[Stored dataset items]

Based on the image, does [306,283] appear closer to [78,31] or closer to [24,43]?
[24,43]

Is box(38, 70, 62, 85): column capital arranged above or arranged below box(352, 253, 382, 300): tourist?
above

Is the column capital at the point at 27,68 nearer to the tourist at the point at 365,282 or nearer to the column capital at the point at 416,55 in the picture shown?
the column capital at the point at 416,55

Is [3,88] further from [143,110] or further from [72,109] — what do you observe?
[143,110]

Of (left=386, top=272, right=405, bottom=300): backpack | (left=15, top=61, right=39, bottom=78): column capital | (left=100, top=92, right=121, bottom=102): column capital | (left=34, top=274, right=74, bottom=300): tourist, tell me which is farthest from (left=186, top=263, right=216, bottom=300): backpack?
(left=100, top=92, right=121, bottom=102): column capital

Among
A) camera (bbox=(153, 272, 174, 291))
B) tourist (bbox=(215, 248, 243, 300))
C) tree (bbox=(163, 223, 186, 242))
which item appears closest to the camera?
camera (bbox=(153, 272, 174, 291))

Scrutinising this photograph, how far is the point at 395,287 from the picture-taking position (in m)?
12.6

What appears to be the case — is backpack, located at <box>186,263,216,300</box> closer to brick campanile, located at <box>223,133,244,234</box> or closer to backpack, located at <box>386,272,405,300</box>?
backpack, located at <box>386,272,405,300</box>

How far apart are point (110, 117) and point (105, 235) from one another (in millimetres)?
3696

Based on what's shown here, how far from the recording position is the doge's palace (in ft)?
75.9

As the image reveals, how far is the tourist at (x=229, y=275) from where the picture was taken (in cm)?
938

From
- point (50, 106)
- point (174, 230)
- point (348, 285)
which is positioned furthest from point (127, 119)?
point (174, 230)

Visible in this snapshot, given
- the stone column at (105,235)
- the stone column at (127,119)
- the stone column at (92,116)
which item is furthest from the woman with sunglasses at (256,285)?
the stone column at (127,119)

_WORK TO COMPLETE:_
Return the entries above unchanged, from the line containing "Scrutinising this photograph, how" through the end of the entries, including both of those boundaries.

_WRITTEN RESPONSE:_
Scrutinising this photograph, how far is the point at 395,287 from the picture-taking position (in m)?
12.6

What appears to be the case — is backpack, located at <box>186,263,216,300</box> closer to brick campanile, located at <box>223,133,244,234</box> or closer to backpack, located at <box>386,272,405,300</box>?
backpack, located at <box>386,272,405,300</box>

How far apart are point (110, 117) and point (105, 235) from one another (in millimetres)?
3696

Based on what's shown here, how far from the recording position is the doge's palace (in ft)?
75.9

As the image reveals, how far is the tourist at (x=229, y=275) from where the picture was taken (in cm)?
938

From
- point (50, 106)
- point (174, 230)
- point (348, 285)
which is positioned furthest from point (127, 119)?
point (174, 230)

Visible in this snapshot, given
- the stone column at (105,235)
- the stone column at (127,119)
- the stone column at (92,116)
which item is furthest from the woman with sunglasses at (256,285)?
the stone column at (127,119)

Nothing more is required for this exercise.